### Reading text

Typical CT scan images of MD, EVA with MD, EVA, and other inner ear malformations. a. MD; b. EVA with MD; c. EVA; d. common cavity (a cystic cavity representing the cochlea and vestibule without showing any differentiation into cochlea and vestibule); e. narrow internal auditory canal; f. internal auditory canal enlarged; g. inner ear ossification; h. cochlear, vestibular, and semicircular canal hypoplasia.

Clinical evaluation

A complete history, physical and otoscopic examinations, and audiological testing, including pure tone audiometry, tympanometry, or auditory brainstem response, were carried out in all patients. No patient was found to have any goiter symptom or sign or syndromic symptoms in other systems. Pure-tone average (PTA) was calculated as the average of the threshold measured at 0.5, 1.0, 2.0, and 4.0 kHz and was used to compare subgroups of patients. The level of hearing loss, in terms of PTA, was described as follows: normal hearing, < 20 dB; mild hearing impairment, 21-40 dB; moderate hearing impairment, 41-70 dB; severe hearing impairment, 71-90 dB; and profound hearing impairment, > 91 dB.

Mutational analysis

Informed consent was obtained from all participants or the parents of minors prior to blood sampling. This study was performed according to the protocol approved by the Ethics Committee of the Chinese PLA General Hospital.

DNA was extracted from peripheral blood leukocytes using a commercially available DNA extraction kit (Watson Biotechnology, Inc., Shanghai, China). DNA sequence analysis of the SLC26A4 gene was performed by polymerase chain reaction amplification of the 21 coding exons plus approximately 50-100 bp of the flanking intron regions with previously published primers [16]. The reaction mixture contained 100 ng DNA, 1.5 units of DNA Taq polymerase(TaKaRa, Dalian, China), 200 uM dNTPs, 3 pmol of each forward and reverse primer, 2.5 ul of 10 × buffer(with 2.5 mM MgCl2) and the final reaction volume was filled to 25ul with ddH2O. The exons in the gene were amplified according to the PCR conditions described previously [17, 18]. The PCR amplified products were sequenced and analyzed using an ABI 3130 DNA sequencing machine (ABI, Foster City, CA, USA) and the ABI 3130 Analysis Software (v.3.7 NT) according to the manufacturer's instructions.

######
### Dataset extract

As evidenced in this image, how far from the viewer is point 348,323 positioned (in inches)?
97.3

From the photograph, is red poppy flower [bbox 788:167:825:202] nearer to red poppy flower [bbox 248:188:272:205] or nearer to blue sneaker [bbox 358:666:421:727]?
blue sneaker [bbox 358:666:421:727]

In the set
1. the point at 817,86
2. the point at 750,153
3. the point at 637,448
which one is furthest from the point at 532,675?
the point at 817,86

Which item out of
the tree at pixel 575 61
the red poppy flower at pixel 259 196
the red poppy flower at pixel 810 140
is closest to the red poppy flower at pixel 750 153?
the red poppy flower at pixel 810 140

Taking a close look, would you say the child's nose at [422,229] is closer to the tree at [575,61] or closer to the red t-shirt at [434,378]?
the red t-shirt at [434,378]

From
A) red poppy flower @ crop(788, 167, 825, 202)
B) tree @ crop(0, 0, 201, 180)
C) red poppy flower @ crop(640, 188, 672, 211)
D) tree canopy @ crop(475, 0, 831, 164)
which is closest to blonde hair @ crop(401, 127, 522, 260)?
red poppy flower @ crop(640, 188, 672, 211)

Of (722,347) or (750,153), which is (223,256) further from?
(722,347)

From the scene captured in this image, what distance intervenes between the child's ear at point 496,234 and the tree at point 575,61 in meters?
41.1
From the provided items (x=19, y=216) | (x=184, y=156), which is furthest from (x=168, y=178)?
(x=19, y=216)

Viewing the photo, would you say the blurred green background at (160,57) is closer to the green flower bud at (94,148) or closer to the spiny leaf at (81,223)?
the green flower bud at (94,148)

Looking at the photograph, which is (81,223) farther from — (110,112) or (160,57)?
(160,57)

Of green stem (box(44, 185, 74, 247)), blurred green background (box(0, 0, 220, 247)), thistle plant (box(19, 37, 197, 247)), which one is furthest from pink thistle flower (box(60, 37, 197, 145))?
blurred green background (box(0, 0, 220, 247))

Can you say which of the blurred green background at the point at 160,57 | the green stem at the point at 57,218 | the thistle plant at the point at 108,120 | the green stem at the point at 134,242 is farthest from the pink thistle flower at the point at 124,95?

######

- [Problems and tasks]
a - Summarize the methods text in two sentences.
b - In one or two sentences, explain the purpose the methods text gives for calculating the pure-tone average.

- [Answers for the exercise]
a - All patients had a complete history, physical and otoscopic examinations, and audiological testing, and their hearing loss was graded by pure-tone average from normal to profound. After informed consent, DNA from peripheral blood leukocytes was used to amplify and sequence the 21 coding exons of the SLC26A4 gene along with their flanking intron regions.

b - The pure-tone average was the mean of the thresholds measured at 0.5, 1.0, 2.0, and 4.0 kHz, and it was used to compare subgroups of patients. It also set the level of hearing loss, which ranged from normal hearing below 20 dB to profound impairment above 91 dB.